EXERCISE OBJECTIVE: The stretch from the line with "Damage due to damp in the basemant" through the line with "Hunter Green Carpet" in the records below: write it out exactly, and nothing else.

DATA RECORDS:
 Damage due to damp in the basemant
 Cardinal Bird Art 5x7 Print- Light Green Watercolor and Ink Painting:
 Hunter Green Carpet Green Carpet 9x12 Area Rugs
---
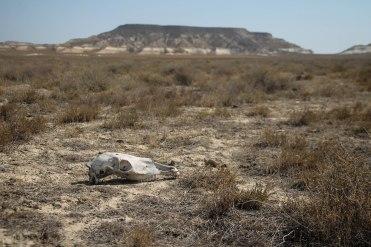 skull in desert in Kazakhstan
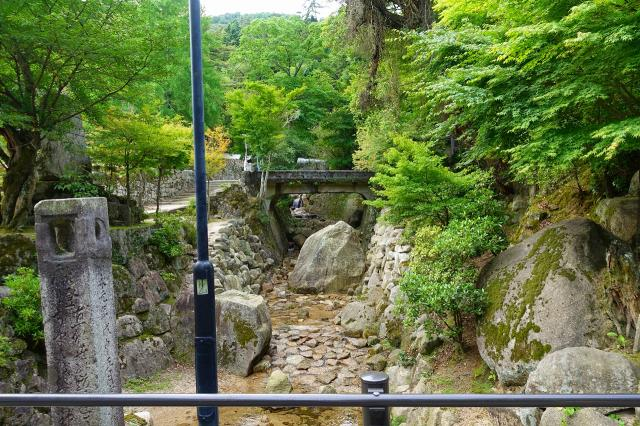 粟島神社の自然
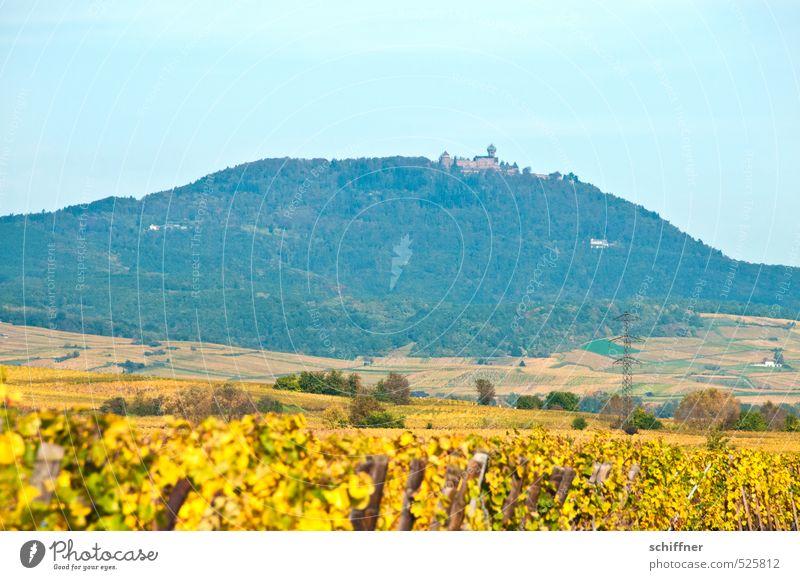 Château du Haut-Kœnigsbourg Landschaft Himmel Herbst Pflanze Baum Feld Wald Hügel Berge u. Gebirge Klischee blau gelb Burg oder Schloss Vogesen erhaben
==
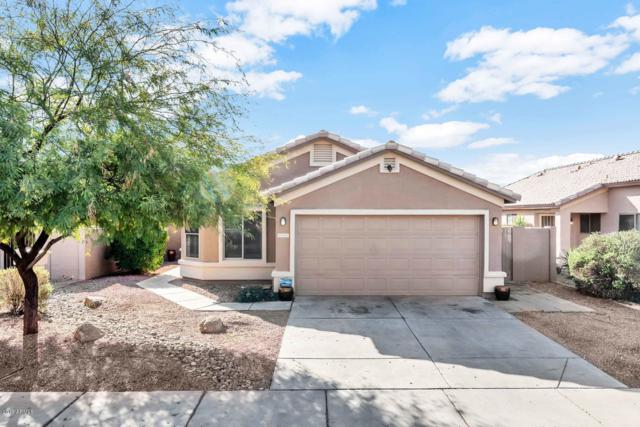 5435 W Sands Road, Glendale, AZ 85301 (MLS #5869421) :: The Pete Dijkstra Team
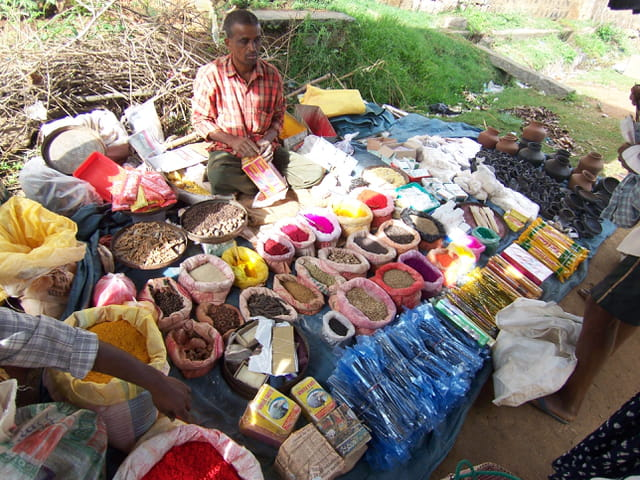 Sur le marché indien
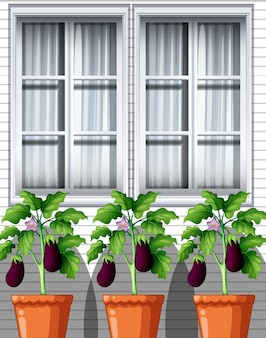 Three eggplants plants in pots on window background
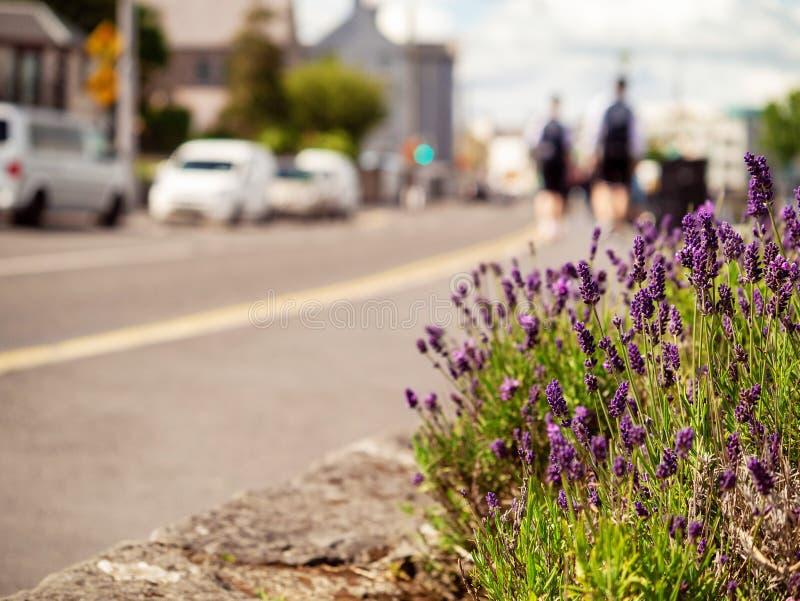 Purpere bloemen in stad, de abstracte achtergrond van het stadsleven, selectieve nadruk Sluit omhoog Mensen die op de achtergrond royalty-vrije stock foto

REPLY TO THE TASK:
 Damage due to damp in the basemant
 Cardinal Bird Art 5x7 Print- Light Green Watercolor and Ink Painting:
 Hunter Green Carpet Green Carpet 9x12 Area Rugs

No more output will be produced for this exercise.